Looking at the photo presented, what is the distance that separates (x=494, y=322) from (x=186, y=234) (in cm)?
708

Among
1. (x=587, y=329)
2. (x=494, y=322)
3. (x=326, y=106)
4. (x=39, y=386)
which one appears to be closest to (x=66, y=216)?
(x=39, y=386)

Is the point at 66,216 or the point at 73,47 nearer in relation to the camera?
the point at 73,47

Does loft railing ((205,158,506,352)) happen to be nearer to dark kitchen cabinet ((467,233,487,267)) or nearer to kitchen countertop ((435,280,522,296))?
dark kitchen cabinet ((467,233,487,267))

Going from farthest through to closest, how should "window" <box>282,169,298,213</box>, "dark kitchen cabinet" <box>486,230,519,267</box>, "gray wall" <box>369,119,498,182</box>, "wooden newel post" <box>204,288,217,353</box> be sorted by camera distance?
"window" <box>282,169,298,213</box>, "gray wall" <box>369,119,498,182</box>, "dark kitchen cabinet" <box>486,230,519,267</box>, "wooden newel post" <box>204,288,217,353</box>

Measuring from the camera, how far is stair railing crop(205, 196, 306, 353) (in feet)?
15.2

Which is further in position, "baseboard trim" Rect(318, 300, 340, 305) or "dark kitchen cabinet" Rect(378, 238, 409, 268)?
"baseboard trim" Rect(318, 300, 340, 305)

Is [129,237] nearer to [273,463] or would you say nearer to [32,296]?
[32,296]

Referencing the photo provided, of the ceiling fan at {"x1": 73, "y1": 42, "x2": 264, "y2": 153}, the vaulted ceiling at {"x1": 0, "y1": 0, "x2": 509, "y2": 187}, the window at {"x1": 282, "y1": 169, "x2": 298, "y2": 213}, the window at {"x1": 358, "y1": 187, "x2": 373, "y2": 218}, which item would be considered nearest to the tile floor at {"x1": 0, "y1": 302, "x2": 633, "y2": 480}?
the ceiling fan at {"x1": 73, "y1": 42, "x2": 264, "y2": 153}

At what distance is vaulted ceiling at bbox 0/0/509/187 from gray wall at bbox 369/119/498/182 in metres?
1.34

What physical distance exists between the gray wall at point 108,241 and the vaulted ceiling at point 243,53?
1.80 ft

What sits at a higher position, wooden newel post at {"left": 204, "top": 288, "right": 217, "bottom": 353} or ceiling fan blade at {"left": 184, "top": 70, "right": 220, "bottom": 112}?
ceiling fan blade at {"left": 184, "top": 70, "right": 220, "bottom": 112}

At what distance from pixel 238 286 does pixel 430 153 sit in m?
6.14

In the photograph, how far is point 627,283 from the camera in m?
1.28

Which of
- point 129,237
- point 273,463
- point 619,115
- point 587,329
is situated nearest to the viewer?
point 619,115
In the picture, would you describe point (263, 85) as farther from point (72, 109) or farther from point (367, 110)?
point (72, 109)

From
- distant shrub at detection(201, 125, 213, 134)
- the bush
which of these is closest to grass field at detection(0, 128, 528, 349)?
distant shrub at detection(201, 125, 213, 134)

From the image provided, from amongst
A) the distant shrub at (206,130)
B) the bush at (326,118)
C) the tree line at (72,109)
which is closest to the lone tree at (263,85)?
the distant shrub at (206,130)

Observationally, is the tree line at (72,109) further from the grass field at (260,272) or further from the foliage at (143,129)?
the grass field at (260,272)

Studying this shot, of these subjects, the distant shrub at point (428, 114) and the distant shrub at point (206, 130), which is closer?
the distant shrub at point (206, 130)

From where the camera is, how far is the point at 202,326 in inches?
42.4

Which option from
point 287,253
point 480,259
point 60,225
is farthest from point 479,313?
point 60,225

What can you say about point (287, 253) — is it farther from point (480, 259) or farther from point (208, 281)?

════════

[Exercise brief] Beginning with the line that contains "From the image provided, from amongst", repeat every line through the end of the records and nothing more.

[Problem solution]
From the image provided, from amongst
A) the distant shrub at (206,130)
B) the bush at (326,118)
C) the tree line at (72,109)
which is closest to the lone tree at (263,85)?
the distant shrub at (206,130)

Observationally, is the tree line at (72,109) further from the grass field at (260,272) or further from the foliage at (143,129)?
the grass field at (260,272)

Studying this shot, of these subjects, the distant shrub at point (428, 114) and the distant shrub at point (206, 130), which is closer?
the distant shrub at point (206, 130)

From where the camera is, how far is the point at 202,326 in inches?
42.4

Which option from
point 287,253
point 480,259
point 60,225
is farthest from point 479,313?
point 60,225

What can you say about point (287, 253) — is it farther from point (480, 259) or farther from point (208, 281)?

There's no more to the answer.